Consider the following phrase: Statement: All C are J. All J are B. No B is R.…

2025

Consider the following phrase:

Statement: All C are J.

All J are B.

No B is R.

Conclusions:

I. All B are C.

II. Some J are C

Choose the correct option given below:

  1. A.

    only conclusion I is true.

  2. B.

    only conclusion II is true.

  3. C.

    either conclusion I or conclusion II is true

  4. D.

    neither conclusion I nor conclusion II is true

Show answer & explanation

Correct answer: B

Concept: In categorical syllogisms, a universal statement of the form "All X are Y" can be validly converted to "Some Y are X" (since X is treated as a non-empty class), but it never licenses the reverse universal "All Y are X" unless that is stated separately. Containment chains also run in only one direction: if X is inside Y, and Y is inside Z, then X is guaranteed to be inside Z — not the other way round.

Application:

  1. Combine "All C are J" with "All J are B": every member of C lies in J, and every member of J lies in B, so every member of C also lies in B. This chain runs only from C toward B.

  2. Checking the conclusion that all B are C: this would need the chain reversed, i.e. every B contained in C. Nothing in the three statements establishes that direction, so this conclusion does not follow.

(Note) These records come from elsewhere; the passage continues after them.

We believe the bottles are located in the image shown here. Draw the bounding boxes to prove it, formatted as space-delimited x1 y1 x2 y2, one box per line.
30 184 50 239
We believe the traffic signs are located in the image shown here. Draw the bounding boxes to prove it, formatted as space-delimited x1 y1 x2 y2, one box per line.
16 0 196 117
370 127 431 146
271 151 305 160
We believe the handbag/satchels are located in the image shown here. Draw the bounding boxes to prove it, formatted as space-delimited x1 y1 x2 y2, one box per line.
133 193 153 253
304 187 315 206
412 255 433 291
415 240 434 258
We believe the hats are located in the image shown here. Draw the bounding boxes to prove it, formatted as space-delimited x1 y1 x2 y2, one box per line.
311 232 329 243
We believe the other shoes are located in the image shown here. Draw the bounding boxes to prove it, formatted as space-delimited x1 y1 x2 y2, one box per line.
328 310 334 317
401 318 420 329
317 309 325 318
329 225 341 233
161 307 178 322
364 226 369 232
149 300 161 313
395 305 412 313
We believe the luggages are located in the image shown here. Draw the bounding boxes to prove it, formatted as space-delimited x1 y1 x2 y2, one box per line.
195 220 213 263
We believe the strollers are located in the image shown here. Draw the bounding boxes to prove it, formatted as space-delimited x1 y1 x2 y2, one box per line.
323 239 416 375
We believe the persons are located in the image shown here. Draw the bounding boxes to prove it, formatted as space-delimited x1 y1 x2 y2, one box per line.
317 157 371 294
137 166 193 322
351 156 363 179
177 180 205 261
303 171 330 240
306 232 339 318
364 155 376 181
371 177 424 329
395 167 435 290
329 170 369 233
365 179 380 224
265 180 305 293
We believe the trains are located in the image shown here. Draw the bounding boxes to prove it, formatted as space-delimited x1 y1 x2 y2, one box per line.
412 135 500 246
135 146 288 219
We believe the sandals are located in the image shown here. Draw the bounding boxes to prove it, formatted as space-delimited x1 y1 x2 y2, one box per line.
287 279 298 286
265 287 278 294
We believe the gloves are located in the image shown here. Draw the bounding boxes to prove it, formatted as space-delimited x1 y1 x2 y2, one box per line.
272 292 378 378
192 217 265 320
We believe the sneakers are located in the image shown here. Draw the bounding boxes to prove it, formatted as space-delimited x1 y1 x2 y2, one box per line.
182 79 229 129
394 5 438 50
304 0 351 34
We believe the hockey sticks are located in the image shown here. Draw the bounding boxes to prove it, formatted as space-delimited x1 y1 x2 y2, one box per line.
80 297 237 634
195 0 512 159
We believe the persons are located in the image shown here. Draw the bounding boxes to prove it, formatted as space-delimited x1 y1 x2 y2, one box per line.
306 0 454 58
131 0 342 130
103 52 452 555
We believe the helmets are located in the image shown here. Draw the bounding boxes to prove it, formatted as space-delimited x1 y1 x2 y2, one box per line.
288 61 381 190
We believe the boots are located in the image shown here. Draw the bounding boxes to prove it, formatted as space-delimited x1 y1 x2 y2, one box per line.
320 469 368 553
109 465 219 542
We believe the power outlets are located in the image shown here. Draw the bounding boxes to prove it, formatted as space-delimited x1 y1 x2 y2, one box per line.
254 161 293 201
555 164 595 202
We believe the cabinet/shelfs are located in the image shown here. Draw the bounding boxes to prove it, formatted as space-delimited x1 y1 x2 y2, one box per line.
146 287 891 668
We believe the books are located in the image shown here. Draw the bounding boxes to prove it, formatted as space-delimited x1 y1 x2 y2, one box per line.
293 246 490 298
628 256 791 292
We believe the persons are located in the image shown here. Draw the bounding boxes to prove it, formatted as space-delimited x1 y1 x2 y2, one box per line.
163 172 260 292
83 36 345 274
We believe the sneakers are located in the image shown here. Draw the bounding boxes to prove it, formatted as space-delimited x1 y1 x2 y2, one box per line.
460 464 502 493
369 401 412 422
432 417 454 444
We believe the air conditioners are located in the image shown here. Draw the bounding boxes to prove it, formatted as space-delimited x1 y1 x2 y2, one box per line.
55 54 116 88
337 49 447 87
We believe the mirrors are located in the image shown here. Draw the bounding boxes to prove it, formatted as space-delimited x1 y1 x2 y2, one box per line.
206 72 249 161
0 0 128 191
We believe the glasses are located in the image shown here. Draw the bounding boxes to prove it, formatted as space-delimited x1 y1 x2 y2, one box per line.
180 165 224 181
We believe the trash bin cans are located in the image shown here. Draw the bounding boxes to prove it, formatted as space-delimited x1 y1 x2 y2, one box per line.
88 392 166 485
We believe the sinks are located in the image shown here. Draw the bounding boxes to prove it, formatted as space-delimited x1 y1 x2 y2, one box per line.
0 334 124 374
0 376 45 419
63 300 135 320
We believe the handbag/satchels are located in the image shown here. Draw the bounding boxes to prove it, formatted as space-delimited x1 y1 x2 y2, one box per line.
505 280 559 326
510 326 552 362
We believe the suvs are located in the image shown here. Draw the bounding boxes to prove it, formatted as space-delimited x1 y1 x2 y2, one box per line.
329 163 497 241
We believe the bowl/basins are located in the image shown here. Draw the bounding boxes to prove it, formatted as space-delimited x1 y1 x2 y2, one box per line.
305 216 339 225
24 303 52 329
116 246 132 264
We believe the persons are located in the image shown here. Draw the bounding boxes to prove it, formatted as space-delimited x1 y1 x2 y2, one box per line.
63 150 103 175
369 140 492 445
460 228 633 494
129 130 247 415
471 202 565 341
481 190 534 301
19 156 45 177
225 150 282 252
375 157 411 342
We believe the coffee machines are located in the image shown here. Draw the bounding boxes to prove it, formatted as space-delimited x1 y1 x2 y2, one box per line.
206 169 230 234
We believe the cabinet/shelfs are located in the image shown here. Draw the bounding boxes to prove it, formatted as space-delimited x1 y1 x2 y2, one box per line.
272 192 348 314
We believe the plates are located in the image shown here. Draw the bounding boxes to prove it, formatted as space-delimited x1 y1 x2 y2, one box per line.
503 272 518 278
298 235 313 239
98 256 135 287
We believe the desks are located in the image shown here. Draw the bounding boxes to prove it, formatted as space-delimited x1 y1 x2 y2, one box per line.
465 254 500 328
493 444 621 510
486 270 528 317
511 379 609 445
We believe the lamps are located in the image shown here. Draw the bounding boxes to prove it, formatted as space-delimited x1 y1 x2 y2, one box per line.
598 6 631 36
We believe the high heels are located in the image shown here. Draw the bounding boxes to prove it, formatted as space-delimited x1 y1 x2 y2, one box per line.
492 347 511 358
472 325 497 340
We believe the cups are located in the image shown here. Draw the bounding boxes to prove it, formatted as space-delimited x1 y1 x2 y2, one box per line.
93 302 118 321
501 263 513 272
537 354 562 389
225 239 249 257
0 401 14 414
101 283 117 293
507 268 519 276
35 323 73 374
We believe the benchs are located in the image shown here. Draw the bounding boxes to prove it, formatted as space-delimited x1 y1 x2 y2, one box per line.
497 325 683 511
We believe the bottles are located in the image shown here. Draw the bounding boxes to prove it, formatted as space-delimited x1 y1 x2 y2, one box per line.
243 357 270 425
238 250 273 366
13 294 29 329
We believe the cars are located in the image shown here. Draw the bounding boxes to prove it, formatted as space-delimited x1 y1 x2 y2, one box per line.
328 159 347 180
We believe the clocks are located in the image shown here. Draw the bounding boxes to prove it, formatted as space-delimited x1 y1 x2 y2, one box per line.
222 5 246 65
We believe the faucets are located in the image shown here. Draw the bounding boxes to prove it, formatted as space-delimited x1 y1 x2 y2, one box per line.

  3. Checking the conclusion that some J are C: converting "All C are J" (treating C as non-empty) gives "Some J are C" directly, independent of how B relates to C. This conclusion does follow.

Cross-check: Nesting C inside J inside B on an Euler diagram confirms it — the C region sits fully within J, so J necessarily overlaps C, but B is drawn strictly larger than C, so no rule forces every point of B to lie inside C.

So, of the two conclusions, only the one stating that some J are C holds; the conclusion stating that all B are C does not follow from the statements.